Cette histoire a pour visage Michel Kuka Mboladinga, supporter congolais devenu, presque à son insu, une icône à travers l'Afrique et le reste du monde. À chaque rencontre des Léopards, il est resté debout, immobile, reproduisant fidèlement la posture de Patrice Lumumba telle qu'elle est représentée sur le mausolée de l'ancien Premier ministre à Kinshasa. Telle est une statue mais vivante et silencieuse à la fois mais avec un symbole fort de sens.
La gestuelle a dépassé les tribunes
Très vite, sa gestuelle a dépassé les tribunes. Sur les terrains, des joueurs africains se sont approprié ce geste en guise d'hommage. Le 10 janvier, en quarts de finale face à l'Algérie, l'attaquant nigérian Akor Adams a célébré son but en s'immobilisant, le bras droit levé vers le ciel, après la victoire de son équipe (0-2). Le lendemain, Sofiane Diop, ailier de l'OGC Nice, a reproduit la même posture lors des seizièmes de finale de la Coupe de France contre Nantes, après avoir trouvé le chemin des filets.
Dans les gradins aussi, la célébration a fait école. Des supporters marocains ont repris la pose lors des match du quarts de finale remporté par les Lions de l'Atlas face au Cameroun.

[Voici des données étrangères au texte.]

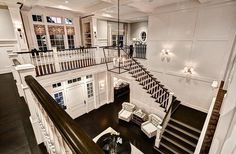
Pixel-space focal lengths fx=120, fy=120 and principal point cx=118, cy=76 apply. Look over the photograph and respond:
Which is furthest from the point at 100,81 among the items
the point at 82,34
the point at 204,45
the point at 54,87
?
the point at 204,45

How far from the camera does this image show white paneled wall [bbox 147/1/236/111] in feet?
14.4

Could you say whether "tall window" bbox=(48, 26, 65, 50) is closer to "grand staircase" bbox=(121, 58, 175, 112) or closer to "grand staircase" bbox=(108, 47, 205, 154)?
"grand staircase" bbox=(121, 58, 175, 112)

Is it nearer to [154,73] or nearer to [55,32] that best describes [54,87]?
[55,32]

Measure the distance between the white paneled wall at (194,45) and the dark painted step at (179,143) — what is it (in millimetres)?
1782

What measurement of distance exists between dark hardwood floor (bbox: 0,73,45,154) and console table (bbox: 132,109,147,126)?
5170 mm

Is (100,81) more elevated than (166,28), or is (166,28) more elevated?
(166,28)

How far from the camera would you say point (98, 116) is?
7.40 metres

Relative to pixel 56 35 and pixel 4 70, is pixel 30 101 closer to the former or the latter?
pixel 4 70

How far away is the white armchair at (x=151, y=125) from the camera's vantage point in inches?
219

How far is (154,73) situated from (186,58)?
181 centimetres

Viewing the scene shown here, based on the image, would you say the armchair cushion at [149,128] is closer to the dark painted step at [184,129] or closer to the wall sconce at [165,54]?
the dark painted step at [184,129]

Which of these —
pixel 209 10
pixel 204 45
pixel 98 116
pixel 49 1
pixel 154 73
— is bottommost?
pixel 98 116

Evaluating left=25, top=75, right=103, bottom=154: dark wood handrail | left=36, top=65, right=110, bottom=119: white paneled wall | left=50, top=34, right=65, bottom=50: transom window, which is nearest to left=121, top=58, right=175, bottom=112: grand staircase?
left=36, top=65, right=110, bottom=119: white paneled wall

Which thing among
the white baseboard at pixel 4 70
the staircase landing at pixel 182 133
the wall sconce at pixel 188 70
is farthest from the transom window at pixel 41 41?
the staircase landing at pixel 182 133
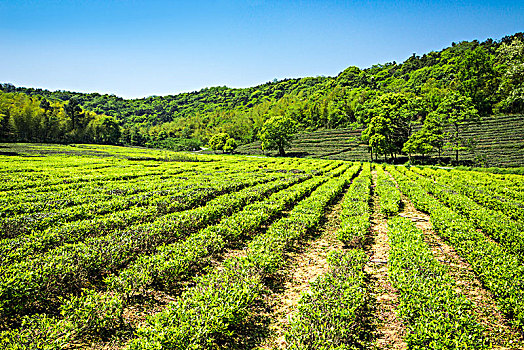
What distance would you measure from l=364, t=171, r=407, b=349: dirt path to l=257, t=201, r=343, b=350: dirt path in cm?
153

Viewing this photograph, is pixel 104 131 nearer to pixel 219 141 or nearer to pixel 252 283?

La CAN 2025 s'est ainsi transformée en un espace d'expression mémorielle, où football et histoire africaine se sont rencontrés.

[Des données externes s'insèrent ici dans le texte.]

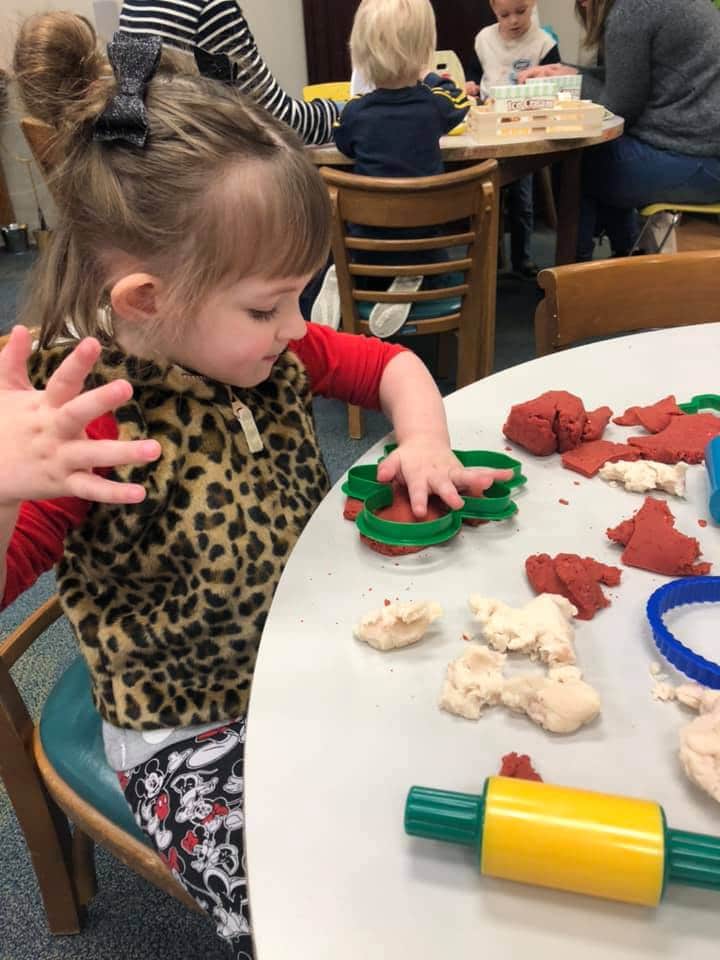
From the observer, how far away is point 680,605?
0.56 metres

Mais c'est au-delà du sport que le symbole a pris une dimension nouvelle. Le peintre marocain Mohamed Lachhab, suivi par près de 600.000 personnes sur Instagram, a consacré une toile à Patrice Lumumba à l'occasion de la compétition. L'ancien premier Premier ministre congolais, figure majeure des luttes anticoloniales africaines, s'est ainsi retrouvé au cœur d'un véritable manifeste artistique contemporain.
La portée universelle de Lumumba
Cette ferveur n'a toutefois pas été exempte de polémique. Après l'élimination de la RDC en huitièmes de finale face à l'Algérie, le joueur algérien Mohamed Amoura a imité la posture de la statue vivante avant de s'allonger sur la pelouse, dans un geste perçu comme moqueur. L'acte a provoqué une vive indignation sur les réseaux sociaux. Face au tollé, le joueur, suivi par toute la sélection algérienne, a présenté ses excuses publiques à Michel Kuka Mboladinga.
En ravivant la mémoire de Patrice Lumumba, la CAN 2025 a rappelé la portée universelle de son héritage. Son discours du 30 juin 1960, dénonçant le racisme et l'oppression coloniale belge, l'a inscrit à jamais dans l'histoire. Renversé après seulement 75 jours au pouvoir, assassiné le 17 janvier 1961 à Shilatembo, dans le Haut-Katanga, son corps dissous dans l'acide n'a jamais été retrouvé. Pendant des décennies, seuls des restes symboliques, dont une dent conservée en Belgique, avant d'être rapatriée en RDC, ont subsisté, faisant de cette affaire l'une des pages les plus sombres des relations belgo-congolaises.
Soixante-cinq ans plus tard, sur les pelouses marocaines, Patrice Lumumba a refait surface. Immobile dans les tribunes, reproduit sur les terrains et immortalisé sur les toiles, il s'est imposé comme le visage inattendu de la CAN 2025. Preuve que le football, parfois, devient le miroir vivant de l'histoire et de la mémoire collective africaine.